● Texto exibido:
=-=-=

Feliz 2013!

O convite na Vila do Encontro: um bolo com café beduíno! Procurando sair dessa lógica autofágica das dívidas inúteis, dei uma virada no meu padrão de sobrevivência. Quando rompi com o trabalho escravo para o sistema financeiro, estava rompendo com uma série de valores e padrões de sucesso.

Por Amyra El Khalili*

Quanto maior for a dependência financeira maior será a sentença de prisão.

Procurando sair dessa lógica autofágica das dívidas inúteis, dei uma virada no meu padrão de sobrevivência. Quando rompi com o trabalho escravo para o sistema financeiro, estava rompendo com uma série de valores e padrões de sucesso. Porém, inconscientemente, ainda tinha expectativas de viver como vivia nos tempos da carreira profissional como bem sucedida  operadora de commodities e futuros.

Olhava pensativa para as casinhas que ainda resistiam emparedadas entre edifícios pela janela do meu apartamento na Vila Mariana, bairro de classe média baixa de São Paulo que, com o passar dos anos, está se transformando em bairro de classe média alta. Quando comprei o imóvel, queria viver com o menor custo fixo possível, mas a especulação imobiliária nesta cidade cosmopolita jogou-me involuntariamente para um padrão inacessível . Estava rompendo com o sistema do qual passei a ser, por opção pessoal, maior opositora.

Num daqueles dias, suspirando com as minhas convicções sobre o valor das coisas e a valorização dos bens ambientais, compreendi que falava de um jeito, mas vivia de outro. Tomei uma decisão inadiável: vender o apartamento para livrar-me definitivamente do custo compulsório de condomínios e também de uma série de discussões com o síndico e comprar uma casa. Ora, se as pessoas sobrevivem em casas, sem síndicos e sem essa conta absurda de condomínios que representa essa pseudo-segurança em apertados edifícios e engaiolados entre dezenas de paredes, por que eu, uma convicta militante pelos direitos das comunidades e pela preservação ambiental não poderia viver também?

E foi assim que vim parar na Vila do Encontro, subdistrito do Jabaquara, mais precisamente vizinha de uma famosa "boca de fumo" da periferia na Zona Sul de São Paulo. Onde nessa cidade não tem "boca de fumo"? Aliás, em qual cidade não existe ainda uma "boca de fumo"?

=-=-=

● Dados guardados:
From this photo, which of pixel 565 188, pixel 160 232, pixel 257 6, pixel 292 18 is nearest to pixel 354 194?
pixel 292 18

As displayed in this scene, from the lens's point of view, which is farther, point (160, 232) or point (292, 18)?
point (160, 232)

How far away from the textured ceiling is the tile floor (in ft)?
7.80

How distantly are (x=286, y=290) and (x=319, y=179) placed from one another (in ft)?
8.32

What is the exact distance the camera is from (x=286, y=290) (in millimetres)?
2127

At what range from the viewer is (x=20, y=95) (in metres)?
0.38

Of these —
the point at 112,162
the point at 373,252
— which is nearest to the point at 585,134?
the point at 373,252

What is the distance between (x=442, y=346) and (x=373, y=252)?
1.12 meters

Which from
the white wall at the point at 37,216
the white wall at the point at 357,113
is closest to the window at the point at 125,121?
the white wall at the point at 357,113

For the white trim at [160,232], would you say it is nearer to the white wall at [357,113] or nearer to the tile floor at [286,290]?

=-=-=

Para cada frase a seguir, diga se ela concorda com o texto exibido, respondendo sim ou não e copiando entre aspas as palavras do texto que decidem.
(a) A autora comprou o apartamento querendo viver com o menor custo fixo possível.
(b) A autora decidiu vender o apartamento para comprar outro apartamento.
(c) A Vila Mariana está virando um bairro de classe média baixa.

● Resposta escrita:
(a) Sim: "Quando comprei o imóvel, queria viver com o menor custo fixo possível".
(b) Não: "vender o apartamento para livrar-me definitivamente do custo compulsório de condomínios e também de uma série de discussões com o síndico e comprar uma casa".
(c) Não: "está se transformando em bairro de classe média alta".